Questo tipo di scelte andrebbero giustificate in maniera approfondita, altrimenti possono effettivamente generare confusione.

L’atteggiamento attuale è paternalistico, per cui si calano annunci dall’alto su provvedimenti di cui spesso sfugge la ratio e ci si riserva di modificarli al bisogno

Ancora sulla comunicazione: oggi alla pandemia si associa una “infodemia”, ma che conseguenze ha questa diffusione di ingenti quantità di informazioni (non tutte peraltro accertabili) sulla regia dell’emergenza?
 
La qualità dell’informazione è essenziale. Esistono vari studi sugli Stati Uniti, ma anche sul Brasile, che mostrano come l’esposizione a informazioni distorte (nel caso degli USA, a Fox News) induce a tenere comportamenti pericolosi, con conseguenze potenzialmente drammatiche.

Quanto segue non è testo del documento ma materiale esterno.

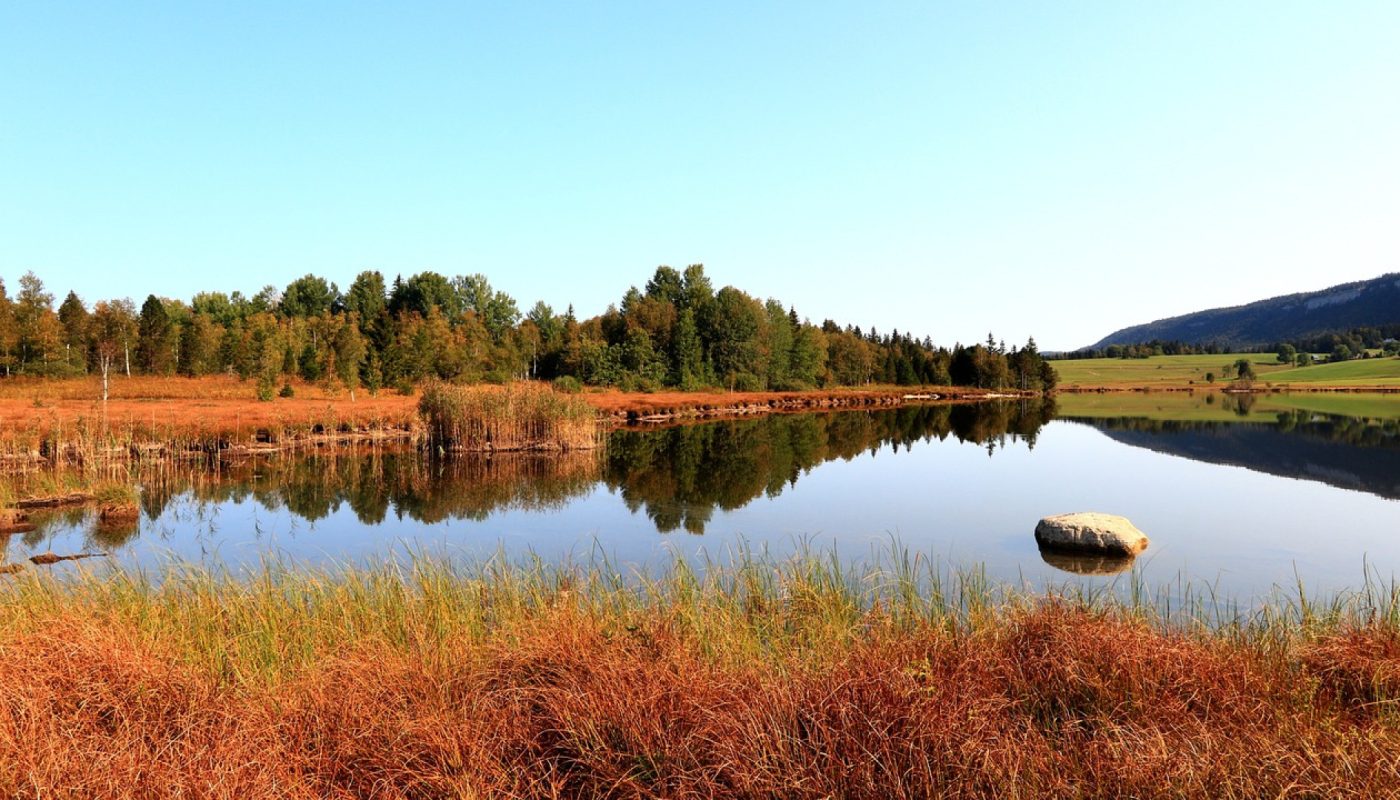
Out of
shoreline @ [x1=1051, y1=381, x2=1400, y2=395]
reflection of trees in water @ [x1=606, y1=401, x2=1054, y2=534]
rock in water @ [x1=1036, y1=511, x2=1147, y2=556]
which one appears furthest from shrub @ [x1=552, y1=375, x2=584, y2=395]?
shoreline @ [x1=1051, y1=381, x2=1400, y2=395]

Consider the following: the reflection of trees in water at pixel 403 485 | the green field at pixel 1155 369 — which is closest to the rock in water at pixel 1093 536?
the reflection of trees in water at pixel 403 485

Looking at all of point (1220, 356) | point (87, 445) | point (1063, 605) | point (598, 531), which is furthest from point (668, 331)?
point (1220, 356)

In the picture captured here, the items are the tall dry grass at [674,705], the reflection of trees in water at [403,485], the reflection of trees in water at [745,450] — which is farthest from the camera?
the reflection of trees in water at [745,450]

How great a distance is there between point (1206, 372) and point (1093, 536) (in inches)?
5221

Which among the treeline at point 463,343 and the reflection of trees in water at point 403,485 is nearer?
the reflection of trees in water at point 403,485

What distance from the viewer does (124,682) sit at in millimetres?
4676

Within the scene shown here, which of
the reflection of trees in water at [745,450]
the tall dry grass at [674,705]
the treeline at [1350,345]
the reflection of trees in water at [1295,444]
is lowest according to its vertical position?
the reflection of trees in water at [1295,444]

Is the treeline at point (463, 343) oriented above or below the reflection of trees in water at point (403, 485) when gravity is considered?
above

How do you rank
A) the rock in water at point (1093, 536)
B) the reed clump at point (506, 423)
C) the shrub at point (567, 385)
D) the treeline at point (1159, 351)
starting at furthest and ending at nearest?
the treeline at point (1159, 351) → the shrub at point (567, 385) → the reed clump at point (506, 423) → the rock in water at point (1093, 536)

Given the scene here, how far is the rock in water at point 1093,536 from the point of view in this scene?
12500 mm

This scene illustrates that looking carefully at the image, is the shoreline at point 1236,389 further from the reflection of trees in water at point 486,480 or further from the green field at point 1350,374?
the reflection of trees in water at point 486,480

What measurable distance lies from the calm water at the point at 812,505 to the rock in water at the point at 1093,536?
414 millimetres

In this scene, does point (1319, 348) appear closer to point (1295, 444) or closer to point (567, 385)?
point (1295, 444)

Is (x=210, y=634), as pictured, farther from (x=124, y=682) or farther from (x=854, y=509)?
(x=854, y=509)
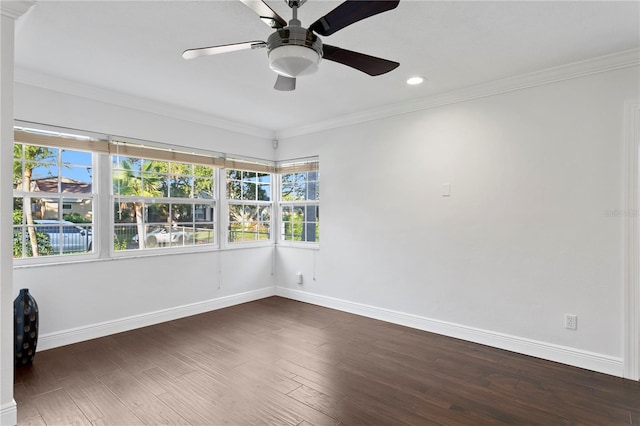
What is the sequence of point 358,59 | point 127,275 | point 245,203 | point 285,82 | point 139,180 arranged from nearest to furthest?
point 358,59
point 285,82
point 127,275
point 139,180
point 245,203

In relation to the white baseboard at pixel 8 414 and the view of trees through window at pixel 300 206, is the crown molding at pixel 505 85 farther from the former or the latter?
the white baseboard at pixel 8 414

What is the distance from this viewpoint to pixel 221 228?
4.84 m

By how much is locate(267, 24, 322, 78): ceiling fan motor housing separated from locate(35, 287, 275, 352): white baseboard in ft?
11.1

Ne ho scritto di recente in questo articolo.
 
E per quel che riguarda la situazione in Italia?

In un paper che ho appena finito mostriamo come durante la prima ondata della pandemia ci sia stato un aumento significativo dello share per i telegiornali nazionali e, in misura proporzionalmente ancora maggiore, per quelli regionali, legato non alla situazione epidemiologica locale, ma a quella nazionale.

Cosa indica questo?

Una forte domanda di informazione da parte della cittadinanza, in questo caso fortunatamente verso organi di informazione tutto sommato di qualità.

Un prolungamento ulteriore della crisi e la creazione di fasce di popolazione in gravi difficoltà può creare forte instabilità politica e, potenzialmente, anche il consenso per derive autoritarie

È d’accordo con chi dice che la crisi legata al Covid-19 aumenta il rischio di autoritarismo in Europa?
 
A mio avviso dipende molto dalla gravità e dalla gestione delle conseguenze economiche della crisi. Un prolungamento ulteriore della crisi e la creazione di fasce di popolazione in gravi difficoltà può creare forte instabilità politica e, potenzialmente, anche il consenso per derive autoritarie. Per evitare questo rischio, è fondamentale una gestione attenta delle risorse disponibili, senza interventi mirati ad ottenere consenso di breve termine o cedimenti a gruppi di pressione. Vorrei sottolineare poi un’altra cosa.

Quale?

Ritengo che non esista una contrapposizione tra esigenze sanitarie ed esigenze economiche. Senza una soluzione della condizione sanitaria, non ci si può aspettare nessuna ripresa economica. È però importante che le restrizioni che vengono attuate siano mirate e proporzionate, in modo da evitare devastazioni economiche.
 
Come pensa che cambieranno le nostre vite dopo questa cupa esperienza, visto che, fra memoria corta ed empatia di rapido consumo, la pandemia non è sembrata finora una “occasione per ripensare tutto”, come si dottoreggiava durante i mesi del lockdown?
 
Ripensare tutto mi sembra francamente difficile, forse, adattando la frase di Tomasi di Lampedusa, si potrebbe dire “ripensare tutto per non ripensare niente”. Alcuni sviluppi con conseguenze potenzialmente importanti nel lungo termine ci sono già stati, ad esempio in ambito europeo, grazie al venir meno di reticenze che forse non sarebbe stato possibile senza la crisi. Altre cose possono cambiare, ma penso sia necessario focalizzarsi su pochi aspetti importanti, senza illudersi che “niente sarà più come prima”.